S’adapter

« S’adapter », roman de Clara Dupont-Monod (2021) décrit l’impact sur les enfants d’une famille de l’arrivée d’un frère « inadapté ». Pour cet ouvrage, l’autrice a reçu le Prix Femina, le prix Landerneau des lecteurs et le prix Goncourt des lycéens

« Un jour, dans une famille, est né un enfant inadapté. Malgré sa laideur un peu dégradante, ce mot dirait pourtant la réalité d’un corps mou, d’un regard immobile et vide ». Ainsi commence le livre. Pour l’aîné, âgé de 10 ans quand naît « l’enfant », comme pour sa cadette deux ans plus jeune, il faudra s’adapter.

« Les deux autres enfants, écrit Clara Dupont-Monod, ne comprirent pas tout, sauf qu’une force dévastatrice, qu’ils ne nommèrent pas encore chagrin, les avait propulsés dans un monde coupé du monde. Un lieu où leur jeune sensibilité s’écorcherait sans que personne les aide. »

L’aîné est tout entier aspiré par « l’enfant », dont l’âme « ignorait, de façon absolue, la cruauté (…) L’aîné comprenait qu’il tenait là l’expérience de la pureté. » Il vit avec lui une expérience fusionnelle. Puisque son petit frère inadapté ne percevait que par l’ouïe, il se met avec lui à l’écoute de cette vallée cévenole où était construite la maison, de la rivière, de la montagne. « C’était un langage des sens, de l’infime, du silence, quelque chose que l’on n’enseigne nulle part ailleurs. »

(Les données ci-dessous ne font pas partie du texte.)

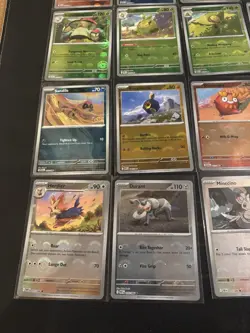 Lot of 20 Pokemon Poke Ball Holos Black Bolt White Flare Set Holo Rare/c/u Cards - Image 5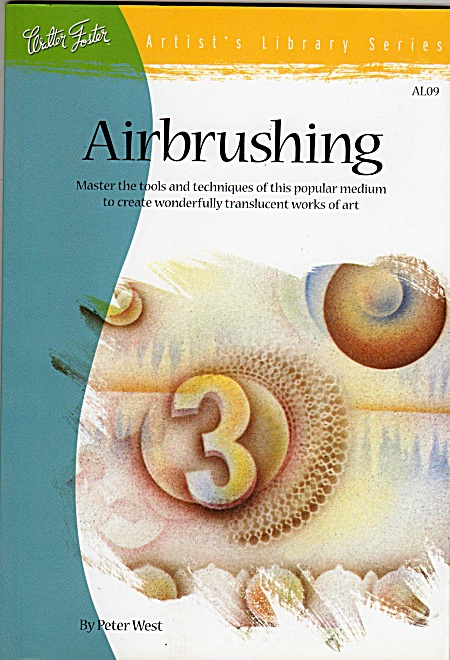 Walter Foster Airbrushing Book New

La cadette, au contraire, est révoltée. « Dès sa naissance, elle lui en a voulu (…) Elle n’éprouvait aucune tendresse. Ce qu’elle voyait d’abord, c’était une marionnette toute pâle qui demandait les soins d’un éternel bébé (…) L’enfant l’isolait. Il traçait une frontière invisible entre sa famille et les autres. » Adolescente elle décide de sauver sa famille de la noyade.

« Sur sa famille, la cadette bâtirait des contreforts. Pour y parvenir, il fallait établir une stratégie. Elle acheta un carnet pour lister les questions et trouver des solutions (…) (Elle) écrivait dans son carnet des sujets de conversation qu’elle apprenait par cœur pour les lancer avec sa mère ou à table (…) Les mois passèrent. Elle était devenue une bête de performance, agissant vite, économisant ses mots, hermétique aux états d’âme. »

Un quatrième enfant naît, après que « l’enfant » est mort à l’âge de dix ans. Lui aussi doit s’adapter. Est-il le quatrième, ou bien le perpétuel troisième ? « Le dernier n’avançait pas seul. Il le savait. Il était né avec l’ombre d’un défunt. Cette ombre ourlait sa vie. Il devrait faire avec. » Ses parents disent de lui qu’il est un sorcier. Il partage avec son frère disparu, « l’enfant », l’immersion dans la nature : « avec le temps, il devint de plus en plus sensible. Les couleurs de la montagne faisaient naître en lui des poèmes insensés ».

« S’adapter » est un livre magnifique, emprunt de poésie et de profondeur humaine. J’ai été sensible à la connexion de la cadette avec le Portugal. Sa grand-mère a ramené, d’un voyage dans ce pays, une recette de gaufre à l’orange qui traverse le roman. Devenue adulte, la cadette vit à Lisbonne et y fonde une famille. Elle pratique la langue portugaise, dont « elle aimait la tessiture ronde et étouffée (…) C’était une langue de repli. » Une langue adaptée à une combattante retranchée dans la protection des siens.